**What the task asks:** Return verbatim every line of the items below, from the line containing "Looking at (x=538, y=395)" through the last line of the items, both ends included.

....................

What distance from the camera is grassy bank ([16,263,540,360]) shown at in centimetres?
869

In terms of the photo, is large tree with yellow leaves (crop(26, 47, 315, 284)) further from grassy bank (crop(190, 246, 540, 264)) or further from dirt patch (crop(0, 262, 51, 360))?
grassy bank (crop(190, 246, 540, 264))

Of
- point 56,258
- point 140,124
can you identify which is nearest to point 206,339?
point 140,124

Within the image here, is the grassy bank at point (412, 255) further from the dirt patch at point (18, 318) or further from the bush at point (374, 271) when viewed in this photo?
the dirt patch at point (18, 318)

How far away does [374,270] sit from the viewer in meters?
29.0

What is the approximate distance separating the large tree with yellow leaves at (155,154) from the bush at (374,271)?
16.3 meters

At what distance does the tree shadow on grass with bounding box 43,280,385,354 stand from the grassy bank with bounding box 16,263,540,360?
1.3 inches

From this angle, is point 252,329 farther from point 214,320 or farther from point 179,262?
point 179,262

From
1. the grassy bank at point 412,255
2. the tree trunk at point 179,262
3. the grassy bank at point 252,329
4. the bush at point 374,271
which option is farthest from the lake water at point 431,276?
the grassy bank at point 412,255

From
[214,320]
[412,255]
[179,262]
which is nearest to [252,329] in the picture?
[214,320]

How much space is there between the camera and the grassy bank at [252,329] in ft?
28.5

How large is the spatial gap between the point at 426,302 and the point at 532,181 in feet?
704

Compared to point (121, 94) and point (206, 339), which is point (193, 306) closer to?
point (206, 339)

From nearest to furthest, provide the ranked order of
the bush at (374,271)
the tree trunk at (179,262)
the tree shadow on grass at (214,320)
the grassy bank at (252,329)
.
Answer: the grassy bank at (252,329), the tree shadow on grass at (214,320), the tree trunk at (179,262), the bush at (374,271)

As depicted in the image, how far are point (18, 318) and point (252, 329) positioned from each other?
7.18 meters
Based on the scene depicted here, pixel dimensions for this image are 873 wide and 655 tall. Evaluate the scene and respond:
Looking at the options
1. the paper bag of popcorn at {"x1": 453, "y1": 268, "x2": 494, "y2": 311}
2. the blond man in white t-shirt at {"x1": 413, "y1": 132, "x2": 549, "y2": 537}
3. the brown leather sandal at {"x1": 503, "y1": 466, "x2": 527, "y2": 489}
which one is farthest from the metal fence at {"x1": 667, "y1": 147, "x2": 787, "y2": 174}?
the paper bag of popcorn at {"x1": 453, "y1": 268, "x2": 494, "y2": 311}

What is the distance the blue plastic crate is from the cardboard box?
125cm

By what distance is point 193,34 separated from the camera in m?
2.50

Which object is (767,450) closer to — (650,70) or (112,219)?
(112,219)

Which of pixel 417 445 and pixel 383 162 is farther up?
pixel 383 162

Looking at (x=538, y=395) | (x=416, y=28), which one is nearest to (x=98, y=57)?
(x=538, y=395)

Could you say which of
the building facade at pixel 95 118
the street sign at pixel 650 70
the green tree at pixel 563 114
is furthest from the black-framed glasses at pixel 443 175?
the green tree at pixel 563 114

....................

**Result of the task:**
Looking at (x=538, y=395) | (x=416, y=28), which one is nearest to (x=98, y=57)?
(x=538, y=395)

Could you say which of
the building facade at pixel 95 118
the street sign at pixel 650 70
the green tree at pixel 563 114
is furthest from the black-framed glasses at pixel 443 175?
the green tree at pixel 563 114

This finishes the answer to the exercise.